I am looking to update many columns based on the values in one column; this is easy with a loop but takes far too long for my application when there are many columns and many rows. What is the most elegant way to get the desired counts for each letter?
Things count_A count_B count_C count_D
['A','B','C'] 1 1 1 0
['A','A','A'] 3 0 0 0
['B','A'] 1 1 0 0
['D','D'] 0 0 0 2
The most elegant is definitely the CountVectorizer from sklearn.
I'll show you how it works first, then I'll do everything in one line, so you can see how elegant it is.
let's create some data
raw = ['ABC', 'AAA', 'BA', 'DD'] things = [list(s) for s in raw]
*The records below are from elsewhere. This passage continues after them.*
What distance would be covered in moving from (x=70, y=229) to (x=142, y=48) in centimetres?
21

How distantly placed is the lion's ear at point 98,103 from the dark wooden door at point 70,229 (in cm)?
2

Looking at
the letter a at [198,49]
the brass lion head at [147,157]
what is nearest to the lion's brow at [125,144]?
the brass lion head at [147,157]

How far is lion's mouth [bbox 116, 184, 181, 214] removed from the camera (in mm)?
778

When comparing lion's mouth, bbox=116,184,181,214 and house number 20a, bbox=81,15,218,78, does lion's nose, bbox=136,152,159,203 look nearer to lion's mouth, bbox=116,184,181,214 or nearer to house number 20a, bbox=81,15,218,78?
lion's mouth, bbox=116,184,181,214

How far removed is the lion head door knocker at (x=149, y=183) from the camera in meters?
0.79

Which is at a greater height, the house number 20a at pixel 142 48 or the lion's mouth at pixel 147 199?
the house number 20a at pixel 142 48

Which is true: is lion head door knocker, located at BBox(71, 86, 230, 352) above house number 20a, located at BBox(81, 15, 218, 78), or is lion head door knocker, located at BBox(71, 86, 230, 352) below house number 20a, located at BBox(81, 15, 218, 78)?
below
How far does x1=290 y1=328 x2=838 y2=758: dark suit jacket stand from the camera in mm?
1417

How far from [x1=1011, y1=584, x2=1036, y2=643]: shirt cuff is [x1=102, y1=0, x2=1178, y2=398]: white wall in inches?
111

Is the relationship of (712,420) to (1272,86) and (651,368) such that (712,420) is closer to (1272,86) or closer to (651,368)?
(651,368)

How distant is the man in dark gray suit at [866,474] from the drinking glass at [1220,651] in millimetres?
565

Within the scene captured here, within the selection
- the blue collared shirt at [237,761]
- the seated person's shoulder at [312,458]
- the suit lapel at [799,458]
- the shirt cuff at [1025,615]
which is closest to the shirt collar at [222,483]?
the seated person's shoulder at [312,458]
Then read in some packages and initialize count vectorizer
from sklearn.feature_extraction.text import CountVectorizer import pandas as pd cv = CountVectorizer(tokenizer=lambda doc: doc, lowercase=False)
Next we generate a matrix of counts
matrix = cv.fit_transform(things) names = ["count_"+n for n in cv.get_feature_names()]
And save as a data frame
df = pd.DataFrame(data=matrix.toarray(), columns=names, index=raw)
Generating a data frame like this:
count_A count_B count_C count_D ABC 1 1 1 0 AAA 3 0 0 0 BA 1 1 0 0 DD 0 0 0 2
Everything above in one line
df = pd.DataFrame(data=cv.fit_transform(things).toarray(), columns=["count_"+n for n in cv.get_feature_names()], index=raw)
You mentioned that you're working with a rather large dataset, so I used the %%timeit function to give a time estimate.
Previous response by @piRSquared (which otherwise looks very good!)
pd.concat([s, s.apply(lambda x: pd.Series(x).value_counts()).fillna(0)], axis=1)
100 loops, best of 3: 3.27 ms per loop
pd.DataFrame(data=cv.fit_transform(things).toarray(), columns=["count_"+n for n in cv.get_feature_names()], index=raw)
1000 loops, best of 3: 1.08 ms per loop
According to my testing, CountVectorizer is about 3x faster.